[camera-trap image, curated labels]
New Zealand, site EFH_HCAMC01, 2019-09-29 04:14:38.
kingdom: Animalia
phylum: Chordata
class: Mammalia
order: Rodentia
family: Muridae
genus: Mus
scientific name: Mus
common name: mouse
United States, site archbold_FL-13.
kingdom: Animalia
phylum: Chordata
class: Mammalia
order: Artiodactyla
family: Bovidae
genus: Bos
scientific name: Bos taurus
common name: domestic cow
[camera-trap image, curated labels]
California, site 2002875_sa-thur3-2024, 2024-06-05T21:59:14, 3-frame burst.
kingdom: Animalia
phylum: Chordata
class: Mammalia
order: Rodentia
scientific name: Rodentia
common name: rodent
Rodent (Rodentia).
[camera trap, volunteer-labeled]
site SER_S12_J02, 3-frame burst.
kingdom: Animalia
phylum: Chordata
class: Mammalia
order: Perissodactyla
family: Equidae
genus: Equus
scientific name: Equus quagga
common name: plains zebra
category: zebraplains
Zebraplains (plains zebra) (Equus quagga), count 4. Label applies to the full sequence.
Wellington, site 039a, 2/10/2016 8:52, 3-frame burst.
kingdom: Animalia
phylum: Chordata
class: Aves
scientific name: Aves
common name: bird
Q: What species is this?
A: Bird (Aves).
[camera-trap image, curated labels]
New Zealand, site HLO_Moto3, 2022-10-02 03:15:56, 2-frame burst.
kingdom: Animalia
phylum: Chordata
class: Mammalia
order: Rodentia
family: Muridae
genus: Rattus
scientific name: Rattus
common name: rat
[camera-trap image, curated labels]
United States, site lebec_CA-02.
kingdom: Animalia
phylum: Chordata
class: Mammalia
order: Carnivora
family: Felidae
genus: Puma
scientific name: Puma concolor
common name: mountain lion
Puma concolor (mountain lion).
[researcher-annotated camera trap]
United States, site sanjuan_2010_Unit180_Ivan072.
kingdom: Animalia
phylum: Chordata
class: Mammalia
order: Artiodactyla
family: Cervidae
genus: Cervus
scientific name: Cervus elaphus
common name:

Task item. The answer must be every line of the records above that holds the word "United".

Your solution.
United States, site archbold_FL-13.
United States, site lebec_CA-02.
United States, site sanjuan_2010_Unit180_Ivan072.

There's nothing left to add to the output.